Conductive EMI (differential mode and common mode) can be well predicted thru simulation if the converter, EMI filter and EMI LISN circuits are built in right way. That will be helpful for EMI precautions.
09-08-2013 11:12 PM
I totally agree with Bill's comment about being able to predict EMI through simulation. Many people believe that EMC is a black art. All the biggest power electronics problems are at low frequency in my experience and the circuit behavior can be modelled with good accuracy. The key to getting a good model is good measurement of all the circuit parts and parasitics. A wide bandwidth network analyser is essential.
09-08-2013 11:13 PM
In order to evaluate the suggestions listed above, it would help to operate the power circuit in open loop mode (i.e. constant duty cycle) at rated power (or higher). Since the control loop is taken out of the equation, any circuit misbehavior can be definitely attributed to EMI. One can then optimally select gate drive resistors, R-C snubbers and diodes of the appropriate quality to meet the requisite EMI standards.
09-08-2013 11:13 PM
I can't say simulation no help in design or any technical study or any advance technology advancement, we need simulation. Is agreeable simulation shall help but it only valuable when come to you have the "sense" - what to "input" and know what to look at.

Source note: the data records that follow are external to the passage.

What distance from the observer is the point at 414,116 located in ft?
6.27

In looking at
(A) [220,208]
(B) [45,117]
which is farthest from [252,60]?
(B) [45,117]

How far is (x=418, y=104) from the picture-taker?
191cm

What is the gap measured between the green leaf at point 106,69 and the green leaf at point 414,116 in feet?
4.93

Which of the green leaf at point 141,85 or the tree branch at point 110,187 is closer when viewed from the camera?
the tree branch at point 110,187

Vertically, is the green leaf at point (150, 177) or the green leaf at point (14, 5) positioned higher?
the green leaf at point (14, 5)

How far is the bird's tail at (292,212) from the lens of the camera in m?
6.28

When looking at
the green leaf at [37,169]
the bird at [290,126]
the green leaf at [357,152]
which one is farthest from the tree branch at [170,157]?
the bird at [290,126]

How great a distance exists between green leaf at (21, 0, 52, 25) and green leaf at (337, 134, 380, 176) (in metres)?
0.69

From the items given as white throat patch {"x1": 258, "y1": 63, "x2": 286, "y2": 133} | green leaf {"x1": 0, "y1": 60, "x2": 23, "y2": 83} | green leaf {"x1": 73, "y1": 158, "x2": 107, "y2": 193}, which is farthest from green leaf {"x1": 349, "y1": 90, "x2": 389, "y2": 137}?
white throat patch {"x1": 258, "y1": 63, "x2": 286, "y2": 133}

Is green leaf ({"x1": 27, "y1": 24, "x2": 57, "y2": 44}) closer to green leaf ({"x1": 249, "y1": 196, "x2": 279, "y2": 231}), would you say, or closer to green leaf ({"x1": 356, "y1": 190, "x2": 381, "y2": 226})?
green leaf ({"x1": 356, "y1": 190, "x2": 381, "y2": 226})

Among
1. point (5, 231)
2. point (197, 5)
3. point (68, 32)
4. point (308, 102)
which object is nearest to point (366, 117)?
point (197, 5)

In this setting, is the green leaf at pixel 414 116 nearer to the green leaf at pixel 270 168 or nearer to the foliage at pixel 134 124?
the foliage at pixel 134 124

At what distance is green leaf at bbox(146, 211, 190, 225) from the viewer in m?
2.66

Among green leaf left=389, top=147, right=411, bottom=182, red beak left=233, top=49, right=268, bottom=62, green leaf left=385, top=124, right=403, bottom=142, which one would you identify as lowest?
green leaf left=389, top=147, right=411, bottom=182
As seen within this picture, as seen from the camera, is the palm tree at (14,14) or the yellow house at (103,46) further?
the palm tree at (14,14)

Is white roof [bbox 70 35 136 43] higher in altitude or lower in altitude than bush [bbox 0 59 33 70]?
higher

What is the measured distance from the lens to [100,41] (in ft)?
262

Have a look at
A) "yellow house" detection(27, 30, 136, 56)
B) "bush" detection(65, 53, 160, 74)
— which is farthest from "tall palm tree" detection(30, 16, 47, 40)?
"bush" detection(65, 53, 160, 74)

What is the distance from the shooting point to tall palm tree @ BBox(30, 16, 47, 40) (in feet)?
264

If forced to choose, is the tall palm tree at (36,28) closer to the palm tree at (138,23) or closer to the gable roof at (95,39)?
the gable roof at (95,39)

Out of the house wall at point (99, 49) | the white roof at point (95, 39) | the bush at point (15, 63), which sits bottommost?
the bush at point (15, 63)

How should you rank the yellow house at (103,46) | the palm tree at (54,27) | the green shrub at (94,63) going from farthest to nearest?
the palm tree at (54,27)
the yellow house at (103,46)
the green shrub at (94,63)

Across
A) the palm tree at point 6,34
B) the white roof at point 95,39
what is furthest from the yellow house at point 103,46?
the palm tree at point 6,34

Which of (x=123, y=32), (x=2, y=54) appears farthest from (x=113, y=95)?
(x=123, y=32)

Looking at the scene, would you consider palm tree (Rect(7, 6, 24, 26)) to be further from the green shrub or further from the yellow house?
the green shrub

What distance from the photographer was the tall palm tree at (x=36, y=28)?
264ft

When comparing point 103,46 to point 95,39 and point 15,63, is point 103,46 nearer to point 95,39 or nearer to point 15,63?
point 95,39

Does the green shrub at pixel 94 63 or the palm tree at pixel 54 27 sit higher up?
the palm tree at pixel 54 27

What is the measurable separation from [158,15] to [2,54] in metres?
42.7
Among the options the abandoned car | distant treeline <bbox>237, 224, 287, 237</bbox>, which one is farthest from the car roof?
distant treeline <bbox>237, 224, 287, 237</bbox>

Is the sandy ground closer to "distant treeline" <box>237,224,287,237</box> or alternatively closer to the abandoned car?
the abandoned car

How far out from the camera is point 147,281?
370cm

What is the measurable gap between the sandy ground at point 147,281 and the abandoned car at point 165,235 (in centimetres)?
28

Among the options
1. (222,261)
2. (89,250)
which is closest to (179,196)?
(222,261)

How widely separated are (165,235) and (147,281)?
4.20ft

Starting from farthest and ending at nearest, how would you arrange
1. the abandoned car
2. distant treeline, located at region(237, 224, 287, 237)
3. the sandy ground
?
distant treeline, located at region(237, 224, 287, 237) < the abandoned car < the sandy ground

Not able to get re-presentable modelling of the component and get re-presentable switching mechanism, the result is just for references only !
A powerful simulation software that can merge layout, mechanical characteristic, electrical circuit simulation, and not to miss have an individual or a group of strong technical expertise that help to get the power train component modeled, miss one of it will cause Actual and Simulation has a "gap".
Please do not use correction here and there to say your simulation is very close to actual, in fact you have alter actual component characteristic or adding none re-presentable parameters, and try to match with actual, adjusting the correction probably can help to match for 1 condition but when condition change then try to match again, this should not be the way we use simulation.
Conducted EMI, Low frequency and some high frequency is roughly can be estimated, if know the switching waveform and knowing what critical parameter of critical component, without simulation probably almost know how sever the EMI will be, but not quantitatively. You can get some of the literature that talk about Fourier transformation, you will find it is useful for how to predict the noise.